Sunday, July 27, 2008

GULP

It has just hit me. That large tyre-iron of responsibility. My ears are ringing and my vision is cloudy. I am starting to believe that I may actually have taken on far too much this term. 2 jobs and Uni via distance education seemed do-able, in theory.
It may end up working itself out. I certainly hope so, but sheesh,-talk about ridiculously busy. Every hour of every day is spoken for. I am waving a teary goodbye to marvellous days in my cottage with bubble-baths, gardening, walking in the mist, listening to lovely music and nesting. Mr (although he isn't aware of this yet) has just waved goodbye to fabulous meals created on such days. Mr will now have to deal with thrown-together affairs at the end of long days that may or may not be edible.
It has also just occurred to me that I haven't left any room in my schedule for shopping. Maybe I'll have to go high-tech and order online...there's a scary thought.

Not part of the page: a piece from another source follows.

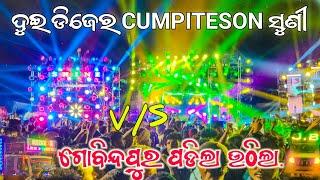 DJ JB PROFESSIONAL Vs DJ SHINE 3D AUDIO SIDE CUMPITESON AT /GOBINDAPUR, CUTTACK..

I've also left myself no room for creative pursuits. There is definately no space left for Wilde in the gardens or my touring Shakespeare.

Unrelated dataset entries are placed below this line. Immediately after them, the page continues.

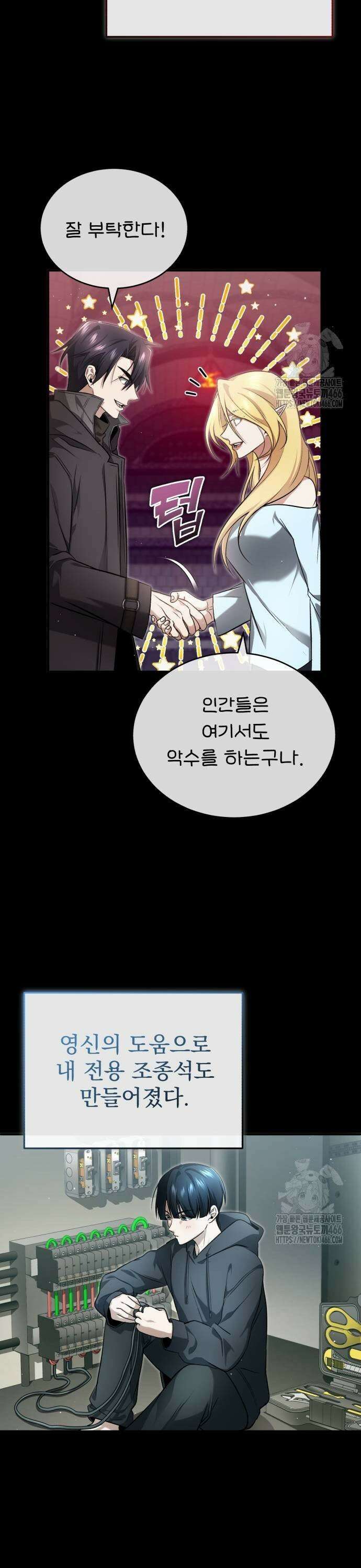 회귀자의 은퇴 라이프 51화: 붉은 안개 5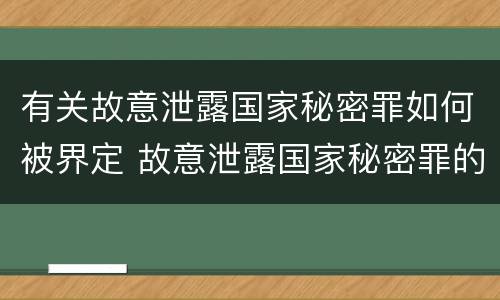 有关故意泄露国家秘密罪如何被界定 故意泄露国家秘密罪的情形有哪些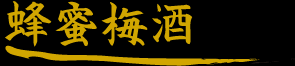 蜂蜜梅酒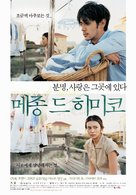 Mezon do Himiko - South Korean poster (xs thumbnail)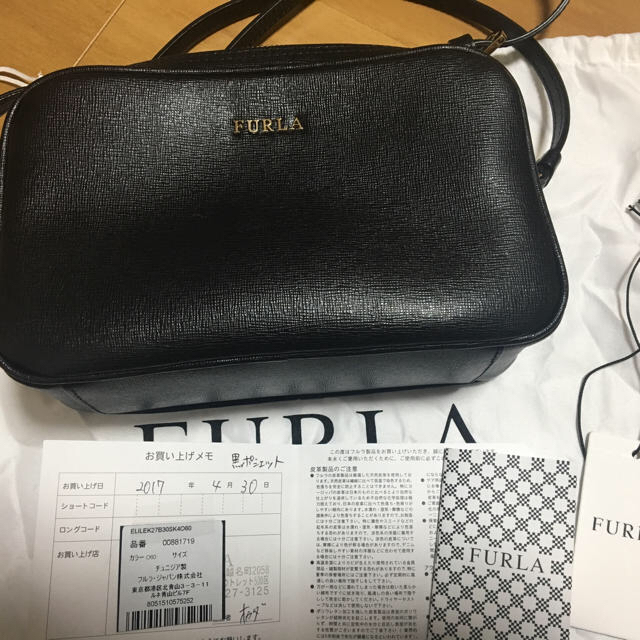 美品????FURLA ショルダーバッグ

I had also planned to walk the road of motherhood soon. Can I do all this whilst pregnant? I'm sure I will settle into some kind of routine with it all, but it is rather overwhelming at the moment.
Add to this residential school attendance, sale days and planning school holiday workshops....gah! Would everything be easier if I had a blackberry? Why didn't I just study ONE subject and get a nice sensible 9-5 job?